The mission of the eCommerce platforms as gathered from their website is to empower informal retailers through its ecosystem of digital products, so they are equipped to run profitable and sustainable businesses.
“We strongly believe that technology has the potential to transform the way informal retailers conduct their businesses, by using it to facilitate – with just a click of a button – fast & easy access to a wide assortment of consumer products at zero delivery cost to the retailers. With our digital platform, retailers are now saving money on the cost of products because it’s cheaper on our platform versus the open markets – and on delivery fees, these savings, in turn, provide the needed boosts for their businesses and widen their profit margins,” an executive of the eCommerce platforms said in a statement.
Acknowledging the potentials of the industry players and following the growth in Nigeria’s ecommerce market, many of the young companies redefining the retail have been attracting investment from both local and foreign investors.
For example, Alerzo in 2020 announced a $10.5 million Series A round led by London-based Nosara Capital. FJ Labs and several family offices from the U.S., Europe and Asia, including Michael Novogratz’s.
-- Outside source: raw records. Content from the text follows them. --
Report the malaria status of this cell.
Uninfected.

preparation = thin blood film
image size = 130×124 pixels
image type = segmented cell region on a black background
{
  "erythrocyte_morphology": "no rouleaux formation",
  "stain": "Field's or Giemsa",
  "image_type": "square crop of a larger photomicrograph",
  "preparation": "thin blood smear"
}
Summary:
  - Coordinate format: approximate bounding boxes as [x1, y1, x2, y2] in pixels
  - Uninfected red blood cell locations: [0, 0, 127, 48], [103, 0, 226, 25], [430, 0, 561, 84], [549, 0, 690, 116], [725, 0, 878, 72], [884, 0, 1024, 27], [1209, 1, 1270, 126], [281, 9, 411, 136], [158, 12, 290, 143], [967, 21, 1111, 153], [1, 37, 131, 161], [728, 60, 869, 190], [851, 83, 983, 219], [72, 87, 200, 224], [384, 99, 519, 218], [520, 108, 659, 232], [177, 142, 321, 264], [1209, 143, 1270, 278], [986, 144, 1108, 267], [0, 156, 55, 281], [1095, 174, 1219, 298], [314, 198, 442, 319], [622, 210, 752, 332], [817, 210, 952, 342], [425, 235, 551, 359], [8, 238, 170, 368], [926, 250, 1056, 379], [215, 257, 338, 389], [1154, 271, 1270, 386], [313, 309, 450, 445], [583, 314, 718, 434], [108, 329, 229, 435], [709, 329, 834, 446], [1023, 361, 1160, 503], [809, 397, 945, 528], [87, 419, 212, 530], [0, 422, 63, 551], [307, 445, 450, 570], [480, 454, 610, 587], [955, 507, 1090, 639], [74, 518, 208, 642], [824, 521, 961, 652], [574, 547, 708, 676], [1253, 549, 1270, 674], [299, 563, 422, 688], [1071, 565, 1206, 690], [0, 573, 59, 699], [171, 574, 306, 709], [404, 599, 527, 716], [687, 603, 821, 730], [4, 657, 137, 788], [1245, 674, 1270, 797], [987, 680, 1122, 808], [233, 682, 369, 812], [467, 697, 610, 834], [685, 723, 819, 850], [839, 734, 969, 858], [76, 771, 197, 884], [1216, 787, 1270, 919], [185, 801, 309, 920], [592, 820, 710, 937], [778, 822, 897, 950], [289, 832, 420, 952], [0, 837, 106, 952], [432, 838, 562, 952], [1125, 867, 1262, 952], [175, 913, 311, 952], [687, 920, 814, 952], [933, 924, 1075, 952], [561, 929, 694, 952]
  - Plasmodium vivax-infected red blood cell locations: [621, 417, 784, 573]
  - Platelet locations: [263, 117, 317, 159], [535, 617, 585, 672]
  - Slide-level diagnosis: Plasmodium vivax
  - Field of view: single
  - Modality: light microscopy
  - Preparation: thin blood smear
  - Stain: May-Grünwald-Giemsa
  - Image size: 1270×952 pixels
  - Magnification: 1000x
In total, the young company has raised more than $20 million since its launch. Early investors include the Baobab Network, an Africa-focused accelerator based in London, and Signal Hill, a Singapore-based fund manager that participated in its $5.5 million seed round last year. The company also said it closed a $2.5 million working capital facility to serve its customers.
In summary, the core business of these b2b platforms is to distribute FMCG goods using a first-party relationship platform which allows suppliers to clear inventory faster and lets the platforms control the supply chain and delivery using their technology network.
Given the lack of trust in the marketplace and the requirement to pay on delivery, Opaleye says this was the most inclusive business model where the economics made sense for the companies involved.
From all indications, the efforts of these digital platforms will further open the Nigerian informal retail market to more possibilities. In the long run, it would be a win-win situation for the sellers, manufacturers, distributors and buyers. And ultimately help drive a virile digital economy for Nigeria.